In California, 6.6 million eligible voters are not registered — and that is truly pathetic.
From Saudi Arabia to North Korea, in so many countries around the world, people do not have a say in the policies that directly affect them. Nothing is sadder than seeing nearly half of Californians passing up on their right to vote. Yet, part of the issue stems from voter suppression in the both the past and the present.
America’s history of voting rights is not a pretty picture. In the early days of the union, only white male property owners could vote. It was not until the mid-nineteenth and early-twentieth centuries that African-Americans and women, respectively, were given the legal right to vote with the passage of the 15th and 19th Amendments to the United States Constitution.
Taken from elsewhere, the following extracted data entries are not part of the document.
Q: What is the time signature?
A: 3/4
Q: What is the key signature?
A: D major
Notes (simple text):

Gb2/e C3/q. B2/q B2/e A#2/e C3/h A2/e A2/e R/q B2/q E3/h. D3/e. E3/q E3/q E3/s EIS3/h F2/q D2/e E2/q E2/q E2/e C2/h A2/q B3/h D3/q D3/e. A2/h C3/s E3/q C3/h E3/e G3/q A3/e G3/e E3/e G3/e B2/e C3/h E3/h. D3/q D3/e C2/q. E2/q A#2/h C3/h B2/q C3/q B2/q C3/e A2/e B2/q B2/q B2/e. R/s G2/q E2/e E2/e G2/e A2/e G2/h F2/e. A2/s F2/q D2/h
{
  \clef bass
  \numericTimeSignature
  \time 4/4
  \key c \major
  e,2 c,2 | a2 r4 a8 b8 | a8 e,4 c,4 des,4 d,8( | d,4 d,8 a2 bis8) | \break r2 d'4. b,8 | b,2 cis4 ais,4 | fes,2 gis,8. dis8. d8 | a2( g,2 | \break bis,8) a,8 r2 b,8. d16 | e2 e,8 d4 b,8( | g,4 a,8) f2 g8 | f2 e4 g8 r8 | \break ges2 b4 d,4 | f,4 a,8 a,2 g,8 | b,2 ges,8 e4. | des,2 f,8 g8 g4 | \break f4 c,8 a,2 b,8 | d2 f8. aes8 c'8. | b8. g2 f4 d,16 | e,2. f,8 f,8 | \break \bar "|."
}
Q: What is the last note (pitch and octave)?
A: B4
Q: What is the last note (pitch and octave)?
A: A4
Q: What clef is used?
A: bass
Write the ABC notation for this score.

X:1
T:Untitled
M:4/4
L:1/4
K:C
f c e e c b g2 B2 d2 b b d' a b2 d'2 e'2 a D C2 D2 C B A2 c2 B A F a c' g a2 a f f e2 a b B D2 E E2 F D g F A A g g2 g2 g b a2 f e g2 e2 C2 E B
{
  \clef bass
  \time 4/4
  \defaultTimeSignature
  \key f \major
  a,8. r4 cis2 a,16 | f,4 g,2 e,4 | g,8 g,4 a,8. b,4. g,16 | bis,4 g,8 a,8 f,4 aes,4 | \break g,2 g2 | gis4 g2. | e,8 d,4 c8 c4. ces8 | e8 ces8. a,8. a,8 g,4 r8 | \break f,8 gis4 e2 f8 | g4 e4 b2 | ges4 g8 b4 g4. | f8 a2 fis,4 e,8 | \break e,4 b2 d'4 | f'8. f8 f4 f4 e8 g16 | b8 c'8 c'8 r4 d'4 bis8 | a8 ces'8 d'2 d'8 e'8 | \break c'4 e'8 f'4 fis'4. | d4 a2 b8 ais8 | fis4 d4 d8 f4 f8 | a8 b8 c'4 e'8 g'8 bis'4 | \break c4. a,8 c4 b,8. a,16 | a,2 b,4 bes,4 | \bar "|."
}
Yet, even after the passage of the 15th Amendment, in significant parts of the country, African-Americans were still unable to vote. Poll taxes, voting tests, and other deliberately discriminatory methods were used to ensure that only certain groups could vote. Such motivation, however, was at odds with American values.
Jewish Americans have consistently been among the first to stand up when American values are undermined and, throughout history, have stood on the side of the American voter.
In the late Reconstruction era in the South, Jews stood alongside African-Americans who were being discriminated against. Jews were largely against poll taxes and against voting tests and were the largest financial contributors to many civil rights groups, including the NAACP. According to PBS, despite being only a few percent of the population, about half of civil rights attorneys in the South during the 1960s were Jewish, leading the charge on fighting Jim Crow Laws. Rabbis such as Abraham Joshua Heschel marched with Dr. Martin Luther King, Jr. and Jews across the nation lobbied Congress to pass the Voting Rights Act of 1965.
Today, as many states attempt to make it harder to vote via voter ID laws, Jews stand, once again, with the American voter and against such legislation.
States including California and Oregon have not only taken a step against these laws, but have gone a step further with “automatic registration” laws. These laws ensure that every single citizen above the age of eighteen is registered to vote. In California, beginning on January 1, 2016, everyone who is licensed to drive will also be “licensed” to vote.
Westwood’s very own representatives in the California State Assembly and State Senate, Richard Bloom and Ben Allen, respectively, were staunch advocates of such legislation. Both Assemblymember Bloom and Senator Allen are active in the local Jewish community and continue the trend of American Jews supporting expanded voting rights.
Yet, this raises a larger question: why are American Jews, who already turn out to vote in large numbers, so concerned about this issue? When 87 percent of Jews in the United States are already registered to vote, why care? The answer: Judaism teaches respect for the fundamental rights of others. This is why Jews have always stood with the oppressed. As minorities have had their voting rights challenged, Jews have stood by them, striving to make America the bastion of democracy it was founded to be.
Most Jewish Americans fled persecution to come to the United States. And the majority of the places from which the Jewish American community fled did not allow for “equal protection of the law,” as the 14th Amendment provides for. Without a right to vote, one is cast as counting as less than a person.
The passion of the Jewish community against the silencing of any group is very telling of Jewish heritage: Jews will not allow themselves or any other minority group to be silenced.
Voting laws of the past and present in this country have very little impact on the Jewish American community. Nonetheless, Jews in the United States are the first to stand up when anyone is on the verge of having that right taken away, because Jewish values are American values: standing up for the voiceless, for the mistreated, and for the little guy.